The Coalition on Human Needs on Monday urged like-minded organizations to throw their weight behind a Consortium for Citizens with Disabilities lobbying campaign (CCD) after two bills aimed at tightening the screws on recipients of both Social Security Disability Insurance (SSDI) and unemployment insurance were introduced on the same day earlier this month.
The initiatives, which were proposed on Feb. 12, have the support of Sen. Orrin Hatch (R-Utah) and Rep. Paul Ryan (R-Wis.). Both men serve as the chairs of the committees that will deal with the legislation.
While the measures are aimed at stamping out what their backers decry as “double-dipping,” CCD said that the payments woven together form an important social safety net for some of the most vulnerable Americans–and one that is rather meager, to boot.
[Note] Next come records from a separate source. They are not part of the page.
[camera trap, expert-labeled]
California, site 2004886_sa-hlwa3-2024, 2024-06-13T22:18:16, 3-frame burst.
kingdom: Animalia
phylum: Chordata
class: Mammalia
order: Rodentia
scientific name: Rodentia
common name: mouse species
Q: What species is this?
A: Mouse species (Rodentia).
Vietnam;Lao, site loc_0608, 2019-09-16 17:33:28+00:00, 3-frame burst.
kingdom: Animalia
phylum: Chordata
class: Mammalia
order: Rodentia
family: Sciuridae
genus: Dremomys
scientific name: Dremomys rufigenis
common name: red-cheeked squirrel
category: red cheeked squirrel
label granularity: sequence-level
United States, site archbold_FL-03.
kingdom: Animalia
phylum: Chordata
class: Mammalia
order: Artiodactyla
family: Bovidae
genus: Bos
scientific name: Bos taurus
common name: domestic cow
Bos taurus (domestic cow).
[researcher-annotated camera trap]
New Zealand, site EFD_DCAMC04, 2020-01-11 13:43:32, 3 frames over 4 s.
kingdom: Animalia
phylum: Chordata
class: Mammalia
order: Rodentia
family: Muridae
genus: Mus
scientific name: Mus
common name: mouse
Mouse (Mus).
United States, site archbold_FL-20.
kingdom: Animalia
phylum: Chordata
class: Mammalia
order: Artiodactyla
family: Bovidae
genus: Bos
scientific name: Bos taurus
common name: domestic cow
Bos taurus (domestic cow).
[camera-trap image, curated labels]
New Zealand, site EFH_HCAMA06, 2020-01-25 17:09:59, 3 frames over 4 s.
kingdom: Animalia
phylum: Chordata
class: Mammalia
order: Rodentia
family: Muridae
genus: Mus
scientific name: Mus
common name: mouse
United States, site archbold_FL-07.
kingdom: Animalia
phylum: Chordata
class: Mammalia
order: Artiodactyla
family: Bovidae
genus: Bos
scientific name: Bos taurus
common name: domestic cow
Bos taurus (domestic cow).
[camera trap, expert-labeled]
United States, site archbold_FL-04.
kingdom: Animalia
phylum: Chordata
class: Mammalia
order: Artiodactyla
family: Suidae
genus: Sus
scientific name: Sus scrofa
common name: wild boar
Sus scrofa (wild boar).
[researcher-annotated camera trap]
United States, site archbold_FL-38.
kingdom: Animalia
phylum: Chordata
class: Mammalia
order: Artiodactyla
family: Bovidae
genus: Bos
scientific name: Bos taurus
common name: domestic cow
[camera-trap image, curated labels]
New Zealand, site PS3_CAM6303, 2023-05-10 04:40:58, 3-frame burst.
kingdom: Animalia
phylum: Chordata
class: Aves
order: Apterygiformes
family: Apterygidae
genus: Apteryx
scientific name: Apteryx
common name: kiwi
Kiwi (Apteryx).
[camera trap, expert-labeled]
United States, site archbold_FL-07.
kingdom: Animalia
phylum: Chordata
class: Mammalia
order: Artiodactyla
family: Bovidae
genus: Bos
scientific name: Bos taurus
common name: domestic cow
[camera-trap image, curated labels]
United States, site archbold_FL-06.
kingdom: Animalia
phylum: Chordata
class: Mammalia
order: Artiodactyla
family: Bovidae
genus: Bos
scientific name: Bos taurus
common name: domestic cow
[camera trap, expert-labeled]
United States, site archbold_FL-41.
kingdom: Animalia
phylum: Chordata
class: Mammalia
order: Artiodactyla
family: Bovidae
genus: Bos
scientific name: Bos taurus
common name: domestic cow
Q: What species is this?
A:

“These extremely modest benefits can be a lifeline to workers with disabilities who receive them, and their families – and as permitted by law are neither ‘double-dipping’ nor improper payments,” a CCD template letter dated Feb. 21 said. “We are deeply concerned by any prospect of worsening the economic security of workers with disabilities and their families.”
The bill Ryan is backing (HR 918) was introduced by Rep. Sam Johnson (R-Texas). It has ten other co-sponsors, all of whom are Republicans.
Hatch’s bill (S.499) has four co-sponsors–Sens. Daniel Coats (R-Ind.), Jim Inhofe (R-Okla.), James Lankford (R-Okla.), and Tim Scott (R-S.C.). It is likely to attract support from at least one Democrat–a similar piece of legislation proposed by Sen. Jeff Flake on Feb. 3, the Reducing Overlapping Payments Act, is being touted by Sen. Joe Manchin (D-W.Va.).
“Those who are on Social Security Disability Insurance are supposed to be unable to work and those on unemployment insurance are supposed to be actively searching for job opportunities,” Manchin, a co-sponsor of the bill, said in a press release issued when it was introduced. “It doesn’t make sense that individuals are allowed to collect these two checks at the same time.”
CCD said, however, that only those with significant disabilities unable to earn more than $1,090 per month in 2015 qualify for SSDI—a sum less than one third of the median American’s usual weekly earnings at the end of last year, according to the Bureau of Labor Statistics.
Despite Republicans’ stated goal of reducing the deficit, CCD said that less than one in one hundred Americans receive both SSDI and unemployment insurance, according to a 2012 Government Accountability Office study, and that those benefits, per person, totaled about $1,100 per month in 2010.